A Plague Tale: Innocence (XSX)
Tytuł, który zasługuje na większą niż poświęconą mu uwagę. Rozgrywająca się we Francji na przełomie 1348 i 1349 roku historia o przetrwaniu, rodzinie i czarnej śmierci, która to historycznie w tych latach siała największe spustoszenie w Europie. Plaga rozprzestrzeniała sie przez szczury, które stanowią trzon rozgrywki. Wcielamy się w postać Amicii, która chroni swojego młodszego brata przed podążającą za nim inkwizycją, jednocześnie starając się wyjaśnić rozwijającą się w nim chorobę.

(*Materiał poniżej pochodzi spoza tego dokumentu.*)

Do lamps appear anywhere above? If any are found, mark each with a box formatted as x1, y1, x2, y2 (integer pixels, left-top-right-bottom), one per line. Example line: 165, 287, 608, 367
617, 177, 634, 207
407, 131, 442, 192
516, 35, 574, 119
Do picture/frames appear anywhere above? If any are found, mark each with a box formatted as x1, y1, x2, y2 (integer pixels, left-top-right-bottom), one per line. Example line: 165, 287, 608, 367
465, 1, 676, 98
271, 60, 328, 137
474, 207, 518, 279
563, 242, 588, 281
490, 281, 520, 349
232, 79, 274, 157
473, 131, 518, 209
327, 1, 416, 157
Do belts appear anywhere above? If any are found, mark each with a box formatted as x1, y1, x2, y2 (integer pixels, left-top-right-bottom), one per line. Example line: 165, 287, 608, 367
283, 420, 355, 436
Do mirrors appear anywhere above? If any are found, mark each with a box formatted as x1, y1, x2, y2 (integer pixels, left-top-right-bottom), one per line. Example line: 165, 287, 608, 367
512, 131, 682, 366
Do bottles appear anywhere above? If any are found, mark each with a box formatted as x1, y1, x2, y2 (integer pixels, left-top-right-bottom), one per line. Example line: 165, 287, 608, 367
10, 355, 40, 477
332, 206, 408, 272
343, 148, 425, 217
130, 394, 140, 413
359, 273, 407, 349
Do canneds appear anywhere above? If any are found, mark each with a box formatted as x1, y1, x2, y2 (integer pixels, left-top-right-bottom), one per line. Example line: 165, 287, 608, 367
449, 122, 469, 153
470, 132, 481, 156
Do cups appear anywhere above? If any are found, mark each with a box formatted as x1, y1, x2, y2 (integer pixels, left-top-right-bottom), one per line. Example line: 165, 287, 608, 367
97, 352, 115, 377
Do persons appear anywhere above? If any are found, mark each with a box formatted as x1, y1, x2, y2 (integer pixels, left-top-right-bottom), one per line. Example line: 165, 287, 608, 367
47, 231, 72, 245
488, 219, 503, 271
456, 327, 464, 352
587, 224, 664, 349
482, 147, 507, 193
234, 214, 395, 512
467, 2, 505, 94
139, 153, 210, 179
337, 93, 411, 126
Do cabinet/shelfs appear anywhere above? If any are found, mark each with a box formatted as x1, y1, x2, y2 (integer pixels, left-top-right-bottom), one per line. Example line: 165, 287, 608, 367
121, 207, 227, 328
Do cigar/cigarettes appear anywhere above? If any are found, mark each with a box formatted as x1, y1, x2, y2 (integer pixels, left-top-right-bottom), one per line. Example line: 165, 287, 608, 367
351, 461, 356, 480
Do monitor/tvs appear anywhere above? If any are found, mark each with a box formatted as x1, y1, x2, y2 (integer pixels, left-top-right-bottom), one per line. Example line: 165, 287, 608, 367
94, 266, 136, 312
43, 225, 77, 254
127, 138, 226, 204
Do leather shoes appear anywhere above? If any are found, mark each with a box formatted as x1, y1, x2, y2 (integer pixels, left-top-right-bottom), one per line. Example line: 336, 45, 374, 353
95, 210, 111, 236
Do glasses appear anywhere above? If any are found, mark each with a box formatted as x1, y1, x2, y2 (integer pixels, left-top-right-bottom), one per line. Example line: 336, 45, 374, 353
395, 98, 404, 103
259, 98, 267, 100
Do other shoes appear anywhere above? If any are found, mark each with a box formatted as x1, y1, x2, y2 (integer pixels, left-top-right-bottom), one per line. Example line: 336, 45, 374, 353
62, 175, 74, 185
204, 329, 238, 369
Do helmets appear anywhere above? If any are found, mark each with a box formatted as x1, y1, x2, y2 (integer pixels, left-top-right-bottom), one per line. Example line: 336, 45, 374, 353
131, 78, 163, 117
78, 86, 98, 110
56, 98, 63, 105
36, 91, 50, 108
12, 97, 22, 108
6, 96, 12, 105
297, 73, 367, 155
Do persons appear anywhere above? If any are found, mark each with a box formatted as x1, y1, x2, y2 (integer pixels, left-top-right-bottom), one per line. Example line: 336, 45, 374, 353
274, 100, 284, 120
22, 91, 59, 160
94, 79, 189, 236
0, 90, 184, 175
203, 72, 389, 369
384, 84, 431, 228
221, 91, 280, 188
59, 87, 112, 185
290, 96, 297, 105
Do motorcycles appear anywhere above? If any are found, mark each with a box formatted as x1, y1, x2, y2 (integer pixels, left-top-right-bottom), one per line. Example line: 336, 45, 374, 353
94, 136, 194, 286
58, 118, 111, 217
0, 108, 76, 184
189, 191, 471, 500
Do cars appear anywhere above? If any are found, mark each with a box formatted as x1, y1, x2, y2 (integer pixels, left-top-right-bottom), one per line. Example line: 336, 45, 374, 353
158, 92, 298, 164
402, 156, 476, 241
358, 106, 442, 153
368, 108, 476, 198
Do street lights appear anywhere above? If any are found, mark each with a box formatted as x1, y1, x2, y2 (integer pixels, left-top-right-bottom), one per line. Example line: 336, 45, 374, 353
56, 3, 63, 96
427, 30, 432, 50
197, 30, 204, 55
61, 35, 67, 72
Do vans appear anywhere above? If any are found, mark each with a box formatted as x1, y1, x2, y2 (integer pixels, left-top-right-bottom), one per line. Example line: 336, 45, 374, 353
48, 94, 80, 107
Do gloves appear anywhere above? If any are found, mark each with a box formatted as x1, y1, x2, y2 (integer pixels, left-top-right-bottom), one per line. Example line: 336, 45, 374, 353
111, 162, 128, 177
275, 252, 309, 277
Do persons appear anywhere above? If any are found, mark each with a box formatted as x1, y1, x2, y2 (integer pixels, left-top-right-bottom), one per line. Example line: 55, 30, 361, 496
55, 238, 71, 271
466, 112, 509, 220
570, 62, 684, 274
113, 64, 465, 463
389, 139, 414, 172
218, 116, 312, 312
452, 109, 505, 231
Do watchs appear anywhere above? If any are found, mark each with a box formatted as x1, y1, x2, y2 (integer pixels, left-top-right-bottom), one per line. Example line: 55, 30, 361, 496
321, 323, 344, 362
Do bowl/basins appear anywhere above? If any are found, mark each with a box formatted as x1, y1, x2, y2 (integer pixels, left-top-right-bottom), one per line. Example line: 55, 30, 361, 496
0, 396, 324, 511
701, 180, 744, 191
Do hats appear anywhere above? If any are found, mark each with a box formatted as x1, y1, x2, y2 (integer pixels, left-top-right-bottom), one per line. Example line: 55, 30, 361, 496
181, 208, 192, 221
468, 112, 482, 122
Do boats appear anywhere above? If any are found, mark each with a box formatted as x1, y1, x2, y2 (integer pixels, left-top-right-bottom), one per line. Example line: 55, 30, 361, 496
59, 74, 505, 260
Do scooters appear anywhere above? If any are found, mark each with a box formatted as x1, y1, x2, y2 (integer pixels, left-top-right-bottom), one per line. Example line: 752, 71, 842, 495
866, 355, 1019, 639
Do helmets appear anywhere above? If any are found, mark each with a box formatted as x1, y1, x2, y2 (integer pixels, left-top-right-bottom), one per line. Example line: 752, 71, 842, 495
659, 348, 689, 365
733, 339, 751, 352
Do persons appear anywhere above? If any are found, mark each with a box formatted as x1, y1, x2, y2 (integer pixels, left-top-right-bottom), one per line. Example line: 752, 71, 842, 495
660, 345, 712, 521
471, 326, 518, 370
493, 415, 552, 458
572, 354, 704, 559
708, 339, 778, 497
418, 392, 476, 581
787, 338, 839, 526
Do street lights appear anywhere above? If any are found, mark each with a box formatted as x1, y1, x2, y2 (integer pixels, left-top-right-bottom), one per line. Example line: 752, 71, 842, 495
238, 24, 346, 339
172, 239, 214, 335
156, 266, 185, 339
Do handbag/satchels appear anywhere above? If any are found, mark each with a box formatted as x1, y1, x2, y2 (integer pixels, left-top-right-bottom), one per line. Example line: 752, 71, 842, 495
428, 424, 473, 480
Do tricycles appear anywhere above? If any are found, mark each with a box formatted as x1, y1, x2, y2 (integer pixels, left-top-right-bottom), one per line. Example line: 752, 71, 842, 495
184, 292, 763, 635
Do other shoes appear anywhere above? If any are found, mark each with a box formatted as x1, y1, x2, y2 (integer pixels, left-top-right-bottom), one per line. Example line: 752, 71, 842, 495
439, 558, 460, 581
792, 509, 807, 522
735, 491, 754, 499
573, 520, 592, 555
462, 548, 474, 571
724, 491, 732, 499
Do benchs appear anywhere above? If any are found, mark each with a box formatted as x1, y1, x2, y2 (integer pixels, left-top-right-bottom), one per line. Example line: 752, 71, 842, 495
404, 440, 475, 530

Rozgrywka to action-adventure z elementami skradanki i horroru. Przez większość gry eskortujemy swojego brata starając się omijać hordy szczurów wykorzystując przy tym światło pochodni, albo sztuczki alchemiczne i ukrywając się lub walcząc z inkwizytorami. Sama walka nie stanowi mocnego punktu gry. Do dyspozycji mamy procę i kilka rodzajów amunicji, od zwykłych kamieni po odkrywaną wraz z rozwojem fabuły amunicję specjalną pozwalającą rozpalać lub gasić ogień w zmyślny sposób wykańczając wrogów, albo stapiać hełmy żołnierzom, którym później aplikujemy pocisk prosto w głowę. Często poszczególne sekwencje przechodzimy metodą prób i błędów, bo Amicia ma w zwyczaju ginąć od jednego ciosu przeciwnika, albo zagryziona przez rzucającą się na nas chmarę szkodników.
Oprawa graficzna jest bardzo sympatyczna, miejscówki są bardzo sugestywne i różnorodne. Zwiedzamy ciemne, rozświetlane ogniem pochodni podziemia, owładniętą plagą mieścinę, a nawet robiące na mnie największe wrażenie - pole bitwy pomiędzy wojskami Francji i Anglii. Grałem na Xbox Series X gdzie gra korzysta z ulepszeń dla Xbox One X.
Polecam. Tytuł dostepny jest w GamePass, niedługo ma też ukazać się ulepszona wersja dla XSX i PS5, a także sequel.